Which may help to explain why my impromptu “how can I love it?” speech in the car had fallen flat. While being sad for the horse and his connections, I had come right up to the brink of telling my wife that I looked upon Makari’s as a noble racing death, before chickening out. But, having thought it over, I’ll say it now. Sudden and sad and way too soon, yes. But it was also heroic and pure, in a way that many racetrack deaths are not.

She had asked if we should blame it on the jumps. And while of course it was the final hurdle that felled him, an admirer might say it was Makari’s courage and will to win that had left him vulnerable his third time down the lane. You don’t win 7 of 11 lifetime jumping and become a Grade One winner over Saratoga’s fences by being overly concerned with your own personal safety. Maybe you can help convince a horse that hurdling is a good idea, but you can’t insist upon it. It’s doubtful Makari had needed much convincing.

Besides, I told my beloved, none of them is safe from disaster. Racehorses will break down; often catastrophically. This is true even in the places that do much more to prevent it than is typically done here. The shame of American racing, I told her, is not the first “one per thousand starts” fatalities that claim the inevitable and unlucky ones all around the world; but the second set of “one per thousand starts” fatalities that seems to be uniquely American.
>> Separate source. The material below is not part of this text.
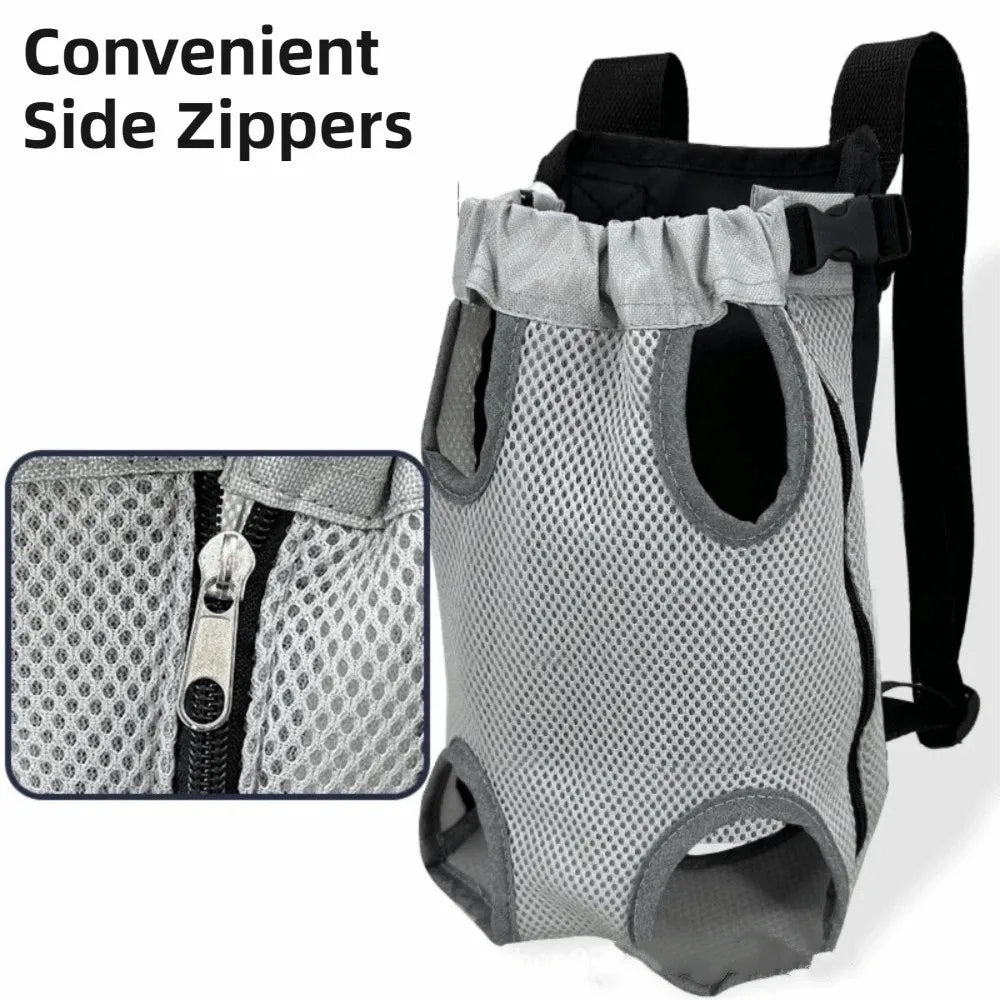 Breathable Mesh Pet Front Bag Adjustable Strap Double Shoulder Pet Carrier Backpack Lightweight Portable Dog Front Carrier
And this was where I lost her. Even if we washed all the drugs out of racing’s system, I couldn’t tell her that this wouldn’t happen. Even if every owner were as rich as Paul Mellon, and every trainer as kind on a horse as Julie Krone’s hands, things like this would still happen. So the question remains: How do I, how do we stand this?

We can stand this, I submit, because we love them. We love thoroughbreds so much that we do not care to even imagine a world without them, let alone live in one. You wonder if those who are so certain of their feelings that thoroughbred racing should be banned would feel the same way if they understood that doing so would virtually erase these magnificent but fragile equine hybrids from our landscape. Where would you go in America to see a thoroughbred in full flight, if you could not go to a racetrack?

When I go to NYRA tracks and look out upon the men and women who train and tend to these animals, I don’t see exploitation: I see love. As a tourist who wouldn’t know these horses without saddlecloths and a program, I can’t even imagine the pain that must wash across the backstretch when a great horse like Makari goes down. It is an emotional cost that will eventually be paid and then paid again by anyone who has ever made the mistake of falling in love with a horse.

It remains a perilous world out there. We can’t seem to find a way to keep our brave youth from becoming their generation’s cannon fodder, or keep second-graders safe from gunfire, so what sort of chances does a horse rate? Every time a field of ten lines up there’s about a 50-1 chance that one starter will not survive the race. Even 100-1 is probably too short a price for my wife and many others, but that doesn’t mean we shouldn’t try. Then when the inevitable happens, we can console ourselves by saying that the poor horse was unlucky, or was very brave and tried too hard. We won’t ever have to say it was because we did not care enough.